> _WHAT YOU NEED TO DO_
Please repeat the lines below exactly. Begin with the line containing "New Zealand, site" and go on through the line containing "common name: wallaby".

AVAILABLE DATA section start

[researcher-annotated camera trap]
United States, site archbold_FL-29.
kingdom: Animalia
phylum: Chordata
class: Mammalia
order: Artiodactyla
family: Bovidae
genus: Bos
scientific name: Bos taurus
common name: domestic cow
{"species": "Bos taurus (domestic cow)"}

AVAILABLE DATA section end
AVAILABLE DATA section start

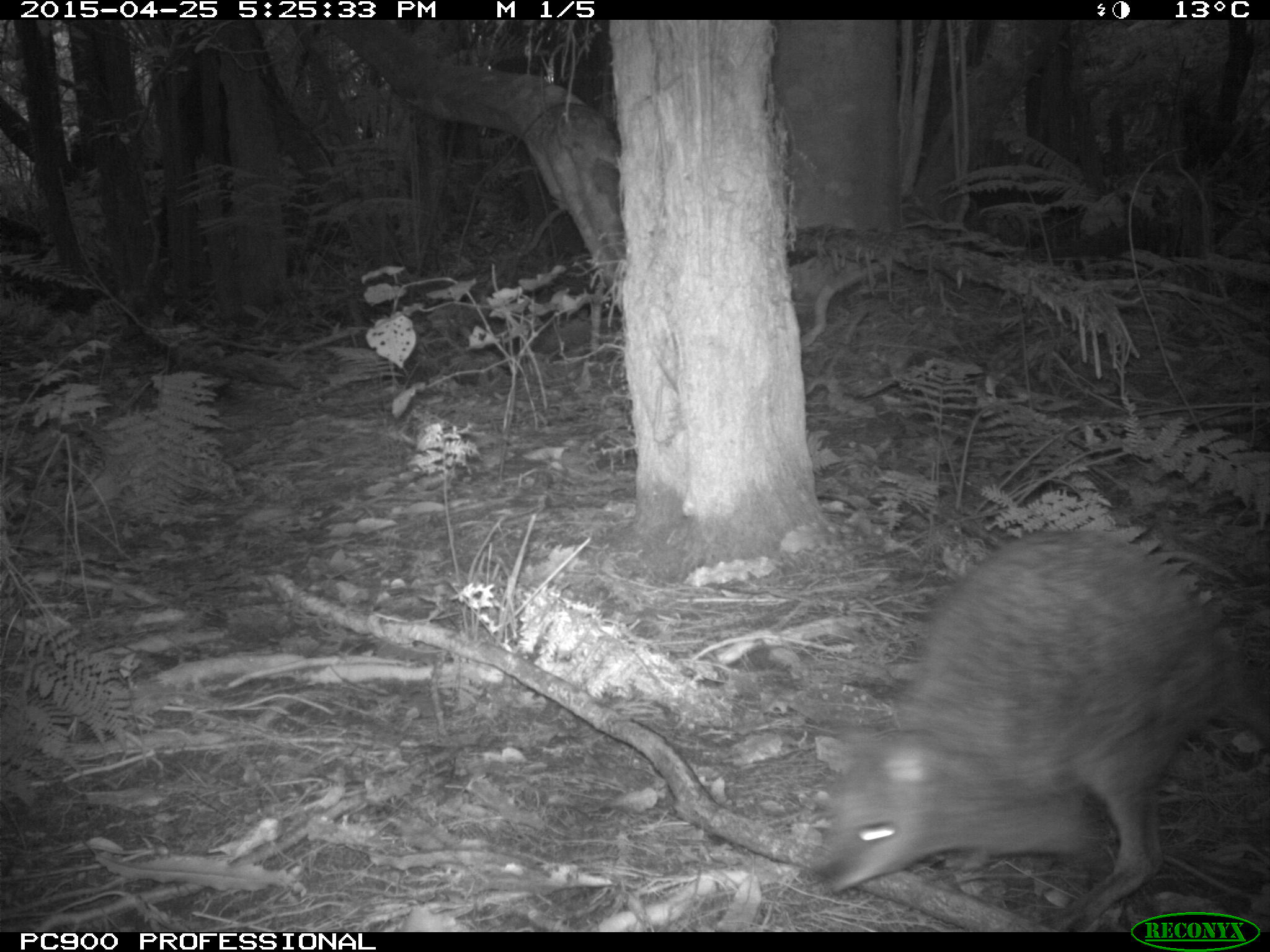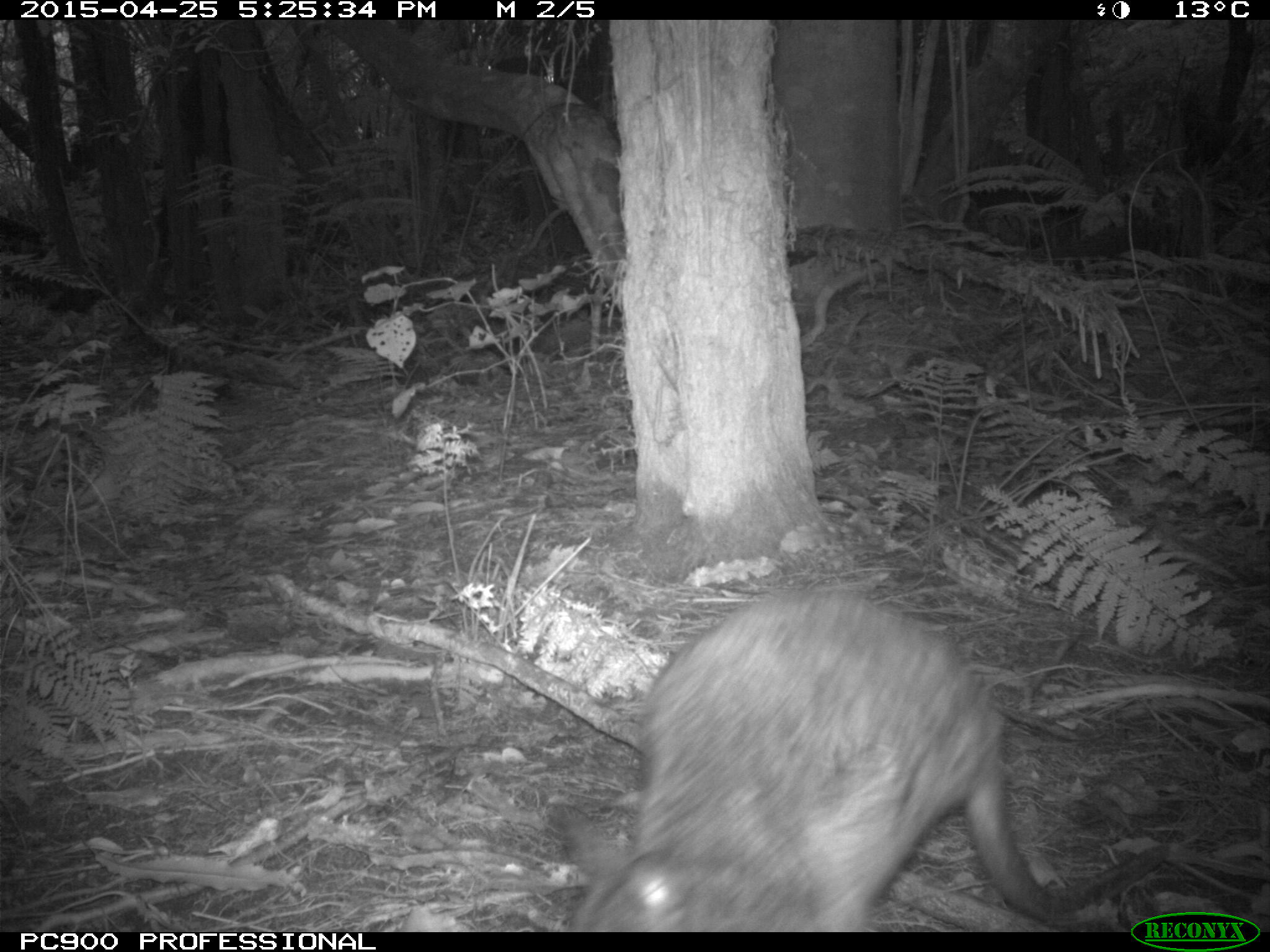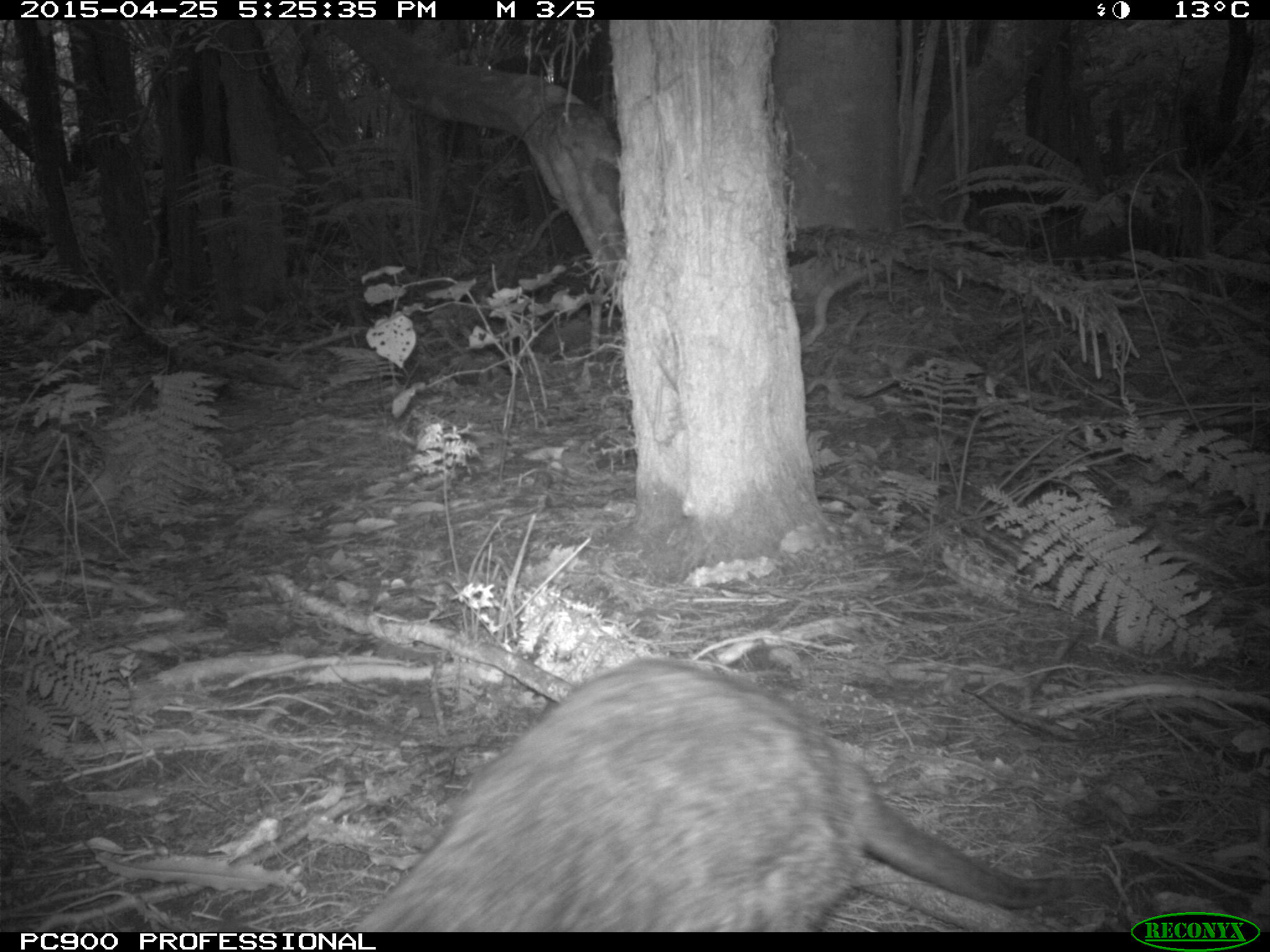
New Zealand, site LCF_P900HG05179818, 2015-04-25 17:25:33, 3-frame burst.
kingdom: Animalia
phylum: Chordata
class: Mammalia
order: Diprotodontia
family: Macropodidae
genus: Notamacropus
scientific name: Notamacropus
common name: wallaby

AVAILABLE DATA section end

> _COMPLETED EXERCISE_
New Zealand, site LCF_P900HG05179818, 2015-04-25 17:25:33, 3-frame burst.
kingdom: Animalia
phylum: Chordata
class: Mammalia
order: Diprotodontia
family: Macropodidae
genus: Notamacropus
scientific name: Notamacropus
common name: wallaby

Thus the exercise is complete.